Britain’s female unemployment rate in the first three months of the year has fallen to 3.7%, the lowest since comparable records began in 1971.
The Office for National Statistics included the figure in data showing the overall unemployment rate in the three month period stood at 3.8%, the lowest rate since late 1974.
For men the rate was 3.9% – and has not been lower since March to May 1975. Excluding bonuses, average weekly earnings for employees rose by 3.3%.
In the January to March period, total earnings, including bonuses, rose by an annual 3.2%, slowing from 3.5% in the three months to February.
The ONS said that unemployment rates for both men and women aged 16 years and over have been generally falling since late 2013.
The overall unemployment rate of 3.8% was last matched in the three-month period from November 1974 and was lower, at 3.7%, in the last three months of 1974.
For January to March 2019, the ONS said 1.3 million people were unemployed, 119,000 fewer than for a year earlier and 914,000 fewer than for five years earlier.
The ONS said the increase in the employment rate for women in recent years is due partly to changes to the state pension age for women, resulting in fewer women retiring between the ages of 60 and 65 years.
The ONS added that since estimates began in 1971, total hours worked by women have generally increased, reflecting increases in both the employment rate for women and the UK population.
In contrast, total hours worked by men have been relatively stable.
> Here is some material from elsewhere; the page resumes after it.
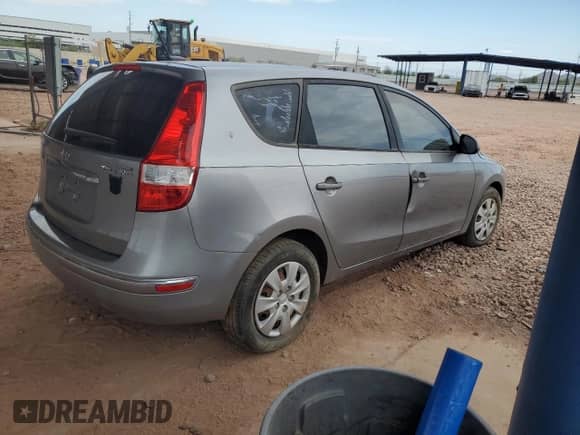 2011 Hyundai Elantra GLS z VIN KMHDB8AE6BU101894, wystawiony jako Copart lot #86113765 z przebiegiem 87 164 mil mil oraz Szkoda całkowita • Salvage title. Historia ofert i sprzedaży dostępna na DreamBid. Obrazek 3.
This is because falls in the employment rate for men have been roughly offset by population increases.
Ben Brettell, senior economist, Hargreaves Lansdown said the unemployment figures were strong given the issues facing the economy.
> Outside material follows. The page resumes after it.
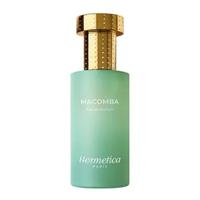 Hermetica Macomba (U) Edp 50Ml New Box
“The UK labour market has been remarkably resilient in the face of Brexit-related uncertainty,” he said.
The latest data shows that over the last five years the unemployment rate for men has fallen from 7.0% to 3.9%, the ONS said.
The unemployment rate for women has shown a smaller fall over this period – from 6.4% to 3.7%.
But Prof Geraint Johnes, at Lancaster University Management School, added a note of caution.
He said the number of full-time employees fell in the quarter, which was offset by an increase in full-time self-employed workers and that the number of employees working part-time also rose.
“Whether these shifts indicate a longer-term increase in precarity will need to be monitored carefully over the coming months. The labour market seems now to be exhibiting signs of nervousness that, given present uncertainties, should not be surprising,” Prof Johnes said.
Productivity also fell, with the ONS saying that that output per hour fell by an annual 0.2% in the first quarter – its third consecutive fall.
While average real wages, adjusted for inflation, were the highest since December 2010, the TUC said the rate of increase was slowing.
TUC General Secretary Frances O’Grady said: “Pay growth is stalling again. The last thing workers need is another hit in the pocket when real wages are still lower than a decade ago”.